**THE REQUEST:** Write out, character for character, the line containing "When considering pixel" and all lines after it up to the end of the listing.

[Source data]
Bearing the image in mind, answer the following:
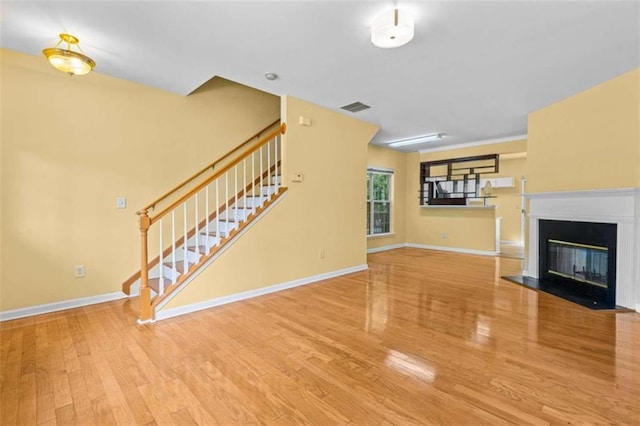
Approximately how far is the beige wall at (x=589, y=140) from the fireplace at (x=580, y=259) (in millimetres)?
526

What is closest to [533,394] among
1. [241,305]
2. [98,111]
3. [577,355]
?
[577,355]

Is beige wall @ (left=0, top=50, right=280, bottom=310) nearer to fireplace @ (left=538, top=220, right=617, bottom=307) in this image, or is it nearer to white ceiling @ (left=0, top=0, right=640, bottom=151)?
white ceiling @ (left=0, top=0, right=640, bottom=151)

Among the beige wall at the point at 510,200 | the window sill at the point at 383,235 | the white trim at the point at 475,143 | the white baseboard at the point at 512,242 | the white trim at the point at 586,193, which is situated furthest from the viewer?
the white baseboard at the point at 512,242

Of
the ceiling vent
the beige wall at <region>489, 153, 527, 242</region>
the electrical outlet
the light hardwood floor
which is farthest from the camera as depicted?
the beige wall at <region>489, 153, 527, 242</region>

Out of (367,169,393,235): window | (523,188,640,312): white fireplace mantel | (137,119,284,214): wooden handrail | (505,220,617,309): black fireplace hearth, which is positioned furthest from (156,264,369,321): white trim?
(523,188,640,312): white fireplace mantel

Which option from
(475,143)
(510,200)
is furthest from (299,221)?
(510,200)

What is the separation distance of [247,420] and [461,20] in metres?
3.09

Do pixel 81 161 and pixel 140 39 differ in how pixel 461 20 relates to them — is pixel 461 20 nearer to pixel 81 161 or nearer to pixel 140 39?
pixel 140 39

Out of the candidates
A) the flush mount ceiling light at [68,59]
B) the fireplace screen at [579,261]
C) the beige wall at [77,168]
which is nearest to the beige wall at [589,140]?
the fireplace screen at [579,261]

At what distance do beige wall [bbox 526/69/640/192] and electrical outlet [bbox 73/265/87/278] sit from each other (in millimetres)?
6134

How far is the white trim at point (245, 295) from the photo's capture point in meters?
2.88

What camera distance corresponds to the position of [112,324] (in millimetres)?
2691

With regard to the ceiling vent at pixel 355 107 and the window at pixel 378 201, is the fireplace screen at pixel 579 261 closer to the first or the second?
the ceiling vent at pixel 355 107

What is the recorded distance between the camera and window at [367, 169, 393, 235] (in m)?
6.83
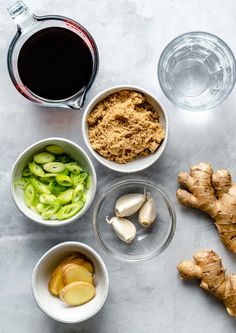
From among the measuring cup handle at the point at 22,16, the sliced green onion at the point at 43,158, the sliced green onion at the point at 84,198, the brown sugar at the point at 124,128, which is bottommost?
the sliced green onion at the point at 84,198

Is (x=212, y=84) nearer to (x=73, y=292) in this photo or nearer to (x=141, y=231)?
(x=141, y=231)

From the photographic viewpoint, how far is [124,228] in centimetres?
135

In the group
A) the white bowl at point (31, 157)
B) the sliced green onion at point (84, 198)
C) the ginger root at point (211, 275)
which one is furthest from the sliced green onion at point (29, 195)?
the ginger root at point (211, 275)

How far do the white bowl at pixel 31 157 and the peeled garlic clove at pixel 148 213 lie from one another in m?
0.13

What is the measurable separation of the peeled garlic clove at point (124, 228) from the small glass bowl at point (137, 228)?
0.02m

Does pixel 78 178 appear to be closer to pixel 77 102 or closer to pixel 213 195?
pixel 77 102

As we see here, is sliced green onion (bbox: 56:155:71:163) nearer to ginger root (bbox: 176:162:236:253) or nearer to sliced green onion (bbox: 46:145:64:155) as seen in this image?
sliced green onion (bbox: 46:145:64:155)

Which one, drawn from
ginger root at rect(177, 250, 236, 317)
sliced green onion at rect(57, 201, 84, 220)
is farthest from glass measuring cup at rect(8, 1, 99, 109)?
ginger root at rect(177, 250, 236, 317)

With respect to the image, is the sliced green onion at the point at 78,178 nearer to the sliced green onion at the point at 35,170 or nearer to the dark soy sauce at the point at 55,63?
the sliced green onion at the point at 35,170

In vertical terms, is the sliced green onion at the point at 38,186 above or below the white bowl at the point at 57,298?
above

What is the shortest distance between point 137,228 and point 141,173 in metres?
0.13

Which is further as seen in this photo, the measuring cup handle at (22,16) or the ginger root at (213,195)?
the ginger root at (213,195)

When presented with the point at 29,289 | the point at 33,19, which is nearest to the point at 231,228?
the point at 29,289

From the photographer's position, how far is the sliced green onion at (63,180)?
1.32m
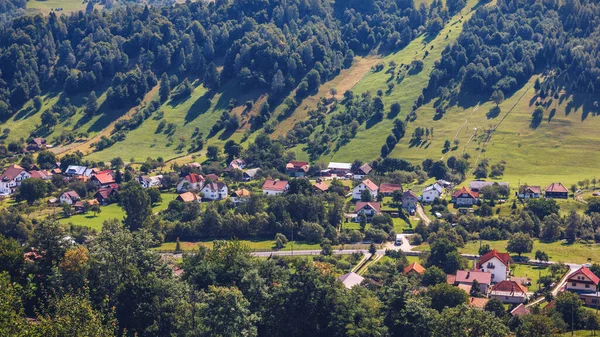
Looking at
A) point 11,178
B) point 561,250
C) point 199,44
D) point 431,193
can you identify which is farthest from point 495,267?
point 199,44

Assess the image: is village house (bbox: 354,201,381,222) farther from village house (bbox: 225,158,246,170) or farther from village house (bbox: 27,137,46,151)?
village house (bbox: 27,137,46,151)

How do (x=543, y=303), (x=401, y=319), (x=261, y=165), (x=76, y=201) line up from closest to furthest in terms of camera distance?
1. (x=401, y=319)
2. (x=543, y=303)
3. (x=76, y=201)
4. (x=261, y=165)

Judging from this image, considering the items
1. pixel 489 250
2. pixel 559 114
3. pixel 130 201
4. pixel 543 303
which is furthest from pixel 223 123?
pixel 543 303

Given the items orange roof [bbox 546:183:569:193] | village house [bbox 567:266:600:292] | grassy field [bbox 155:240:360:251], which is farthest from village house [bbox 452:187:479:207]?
village house [bbox 567:266:600:292]

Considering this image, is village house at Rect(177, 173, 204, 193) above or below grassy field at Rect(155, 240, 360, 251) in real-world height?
below

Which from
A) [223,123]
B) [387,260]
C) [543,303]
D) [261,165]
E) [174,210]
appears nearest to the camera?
[543,303]

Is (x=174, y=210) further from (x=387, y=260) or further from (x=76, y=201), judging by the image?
(x=387, y=260)
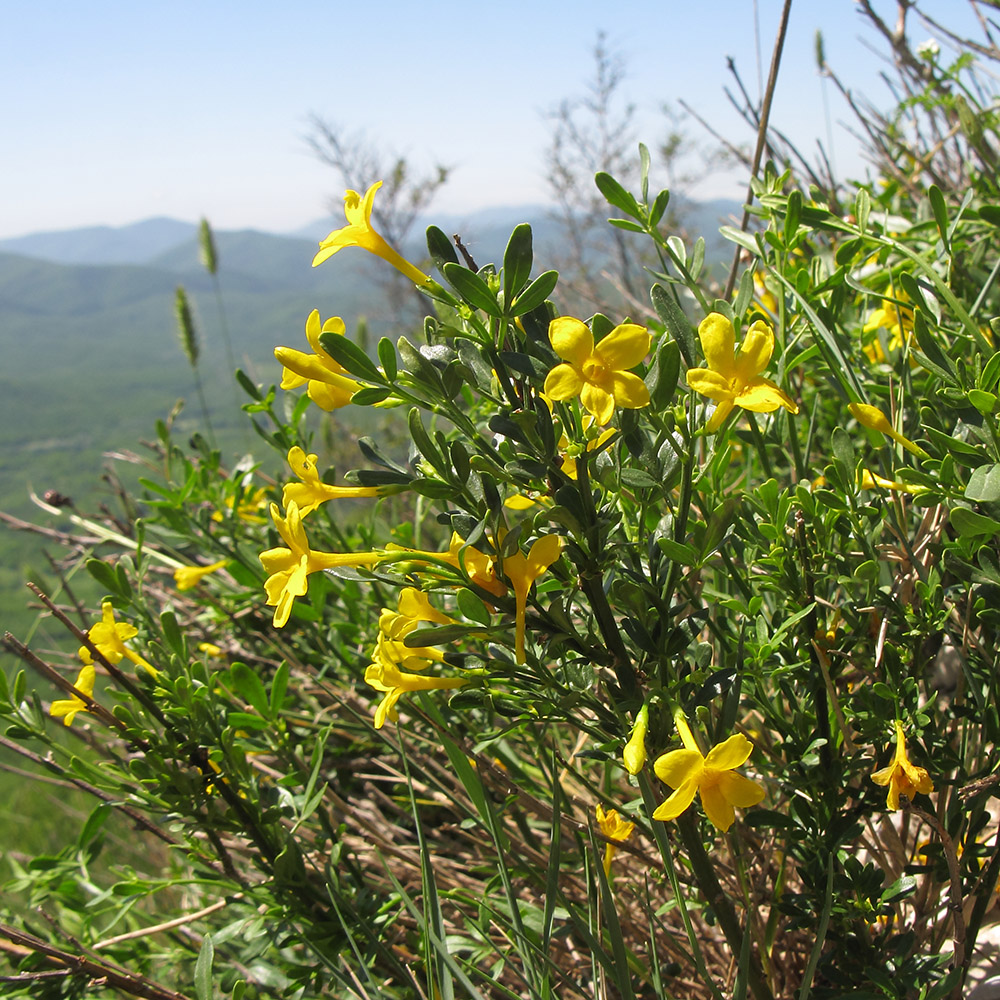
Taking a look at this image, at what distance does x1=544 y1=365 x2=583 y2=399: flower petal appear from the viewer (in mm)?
522

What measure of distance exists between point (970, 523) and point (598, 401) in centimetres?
32

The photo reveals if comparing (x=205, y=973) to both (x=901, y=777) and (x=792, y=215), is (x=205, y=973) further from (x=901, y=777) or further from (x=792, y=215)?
(x=792, y=215)

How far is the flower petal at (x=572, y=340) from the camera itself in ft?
1.73

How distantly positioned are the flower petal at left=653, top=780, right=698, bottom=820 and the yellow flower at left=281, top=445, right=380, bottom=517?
33cm

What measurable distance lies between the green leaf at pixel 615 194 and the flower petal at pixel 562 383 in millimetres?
237

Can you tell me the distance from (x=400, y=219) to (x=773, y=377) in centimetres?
1168

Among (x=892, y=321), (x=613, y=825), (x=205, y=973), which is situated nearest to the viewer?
(x=205, y=973)

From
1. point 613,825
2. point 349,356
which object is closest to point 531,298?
point 349,356

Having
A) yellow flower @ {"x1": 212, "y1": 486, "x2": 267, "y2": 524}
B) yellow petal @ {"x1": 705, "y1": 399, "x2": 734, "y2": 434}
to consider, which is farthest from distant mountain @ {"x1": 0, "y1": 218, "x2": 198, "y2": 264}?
yellow petal @ {"x1": 705, "y1": 399, "x2": 734, "y2": 434}

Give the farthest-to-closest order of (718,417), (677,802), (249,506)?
(249,506) → (718,417) → (677,802)

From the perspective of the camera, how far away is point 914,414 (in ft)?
3.34

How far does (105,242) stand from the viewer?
15138 centimetres

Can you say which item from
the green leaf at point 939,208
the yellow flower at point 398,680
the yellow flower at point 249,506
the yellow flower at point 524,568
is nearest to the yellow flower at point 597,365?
the yellow flower at point 524,568

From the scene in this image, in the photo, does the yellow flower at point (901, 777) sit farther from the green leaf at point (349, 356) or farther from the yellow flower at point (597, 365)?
the green leaf at point (349, 356)
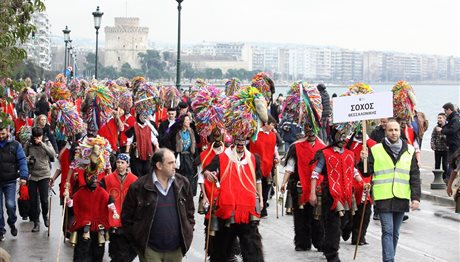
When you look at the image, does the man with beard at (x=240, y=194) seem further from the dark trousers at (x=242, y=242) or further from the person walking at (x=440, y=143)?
the person walking at (x=440, y=143)

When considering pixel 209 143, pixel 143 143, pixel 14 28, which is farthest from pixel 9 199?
pixel 14 28

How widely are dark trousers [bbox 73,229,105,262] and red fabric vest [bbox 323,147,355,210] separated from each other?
2.88 m

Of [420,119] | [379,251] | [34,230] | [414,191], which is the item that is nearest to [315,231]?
[379,251]

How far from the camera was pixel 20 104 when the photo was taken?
2627cm

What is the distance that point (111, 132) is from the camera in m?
17.7

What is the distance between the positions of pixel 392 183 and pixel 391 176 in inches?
3.2

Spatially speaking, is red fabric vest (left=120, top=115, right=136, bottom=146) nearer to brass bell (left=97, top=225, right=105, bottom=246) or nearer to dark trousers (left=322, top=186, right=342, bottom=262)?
dark trousers (left=322, top=186, right=342, bottom=262)

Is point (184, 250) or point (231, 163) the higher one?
point (231, 163)

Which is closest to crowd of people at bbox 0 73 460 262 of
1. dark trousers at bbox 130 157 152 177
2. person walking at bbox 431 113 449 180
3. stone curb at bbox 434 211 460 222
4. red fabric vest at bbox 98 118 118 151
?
dark trousers at bbox 130 157 152 177

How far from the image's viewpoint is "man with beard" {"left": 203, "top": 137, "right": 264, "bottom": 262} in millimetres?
11938

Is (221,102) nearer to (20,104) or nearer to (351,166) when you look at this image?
(351,166)

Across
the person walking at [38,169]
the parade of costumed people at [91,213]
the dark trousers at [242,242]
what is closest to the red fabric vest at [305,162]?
the dark trousers at [242,242]

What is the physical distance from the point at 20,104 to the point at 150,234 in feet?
56.3

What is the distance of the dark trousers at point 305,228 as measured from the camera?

**FINAL RESULT:**
When considering pixel 209 143, pixel 143 143, pixel 14 28, which is farthest from pixel 9 199?
pixel 14 28

How widely are dark trousers [bbox 73,229,105,262] and red fabric vest [bbox 323,147,355,210] separated from each other?
2.88 m

Of [420,119] | [379,251] | [34,230] | [414,191], which is the item that is nearest to [315,231]?
[379,251]

How far from the camera was pixel 20 104 when the photo was taken?
2627cm

What is the distance that point (111, 132) is from the camera in m?
17.7

What is the distance between the positions of pixel 392 183 and pixel 391 176 in inches?
3.2

Spatially speaking, is red fabric vest (left=120, top=115, right=136, bottom=146) nearer to brass bell (left=97, top=225, right=105, bottom=246) or nearer to dark trousers (left=322, top=186, right=342, bottom=262)?
dark trousers (left=322, top=186, right=342, bottom=262)

Is point (184, 250) or point (231, 163) the higher one?
point (231, 163)

Which is closest to crowd of people at bbox 0 73 460 262 of
1. dark trousers at bbox 130 157 152 177
2. person walking at bbox 431 113 449 180
3. stone curb at bbox 434 211 460 222
4. red fabric vest at bbox 98 118 118 151
?
dark trousers at bbox 130 157 152 177

How far from the image's viewpoint is "man with beard" {"left": 203, "top": 137, "right": 264, "bottom": 262} in millimetres?
11938

Is (221,102) nearer to (20,104) or nearer to (351,166) when you look at this image?
(351,166)

Across
the person walking at [38,169]
the parade of costumed people at [91,213]
the dark trousers at [242,242]
what is closest to the red fabric vest at [305,162]?
the dark trousers at [242,242]

What is the physical distance from the point at 20,104 to the point at 150,234 in feet?
56.3

What is the distance of the dark trousers at point 305,228 as measured from the camera?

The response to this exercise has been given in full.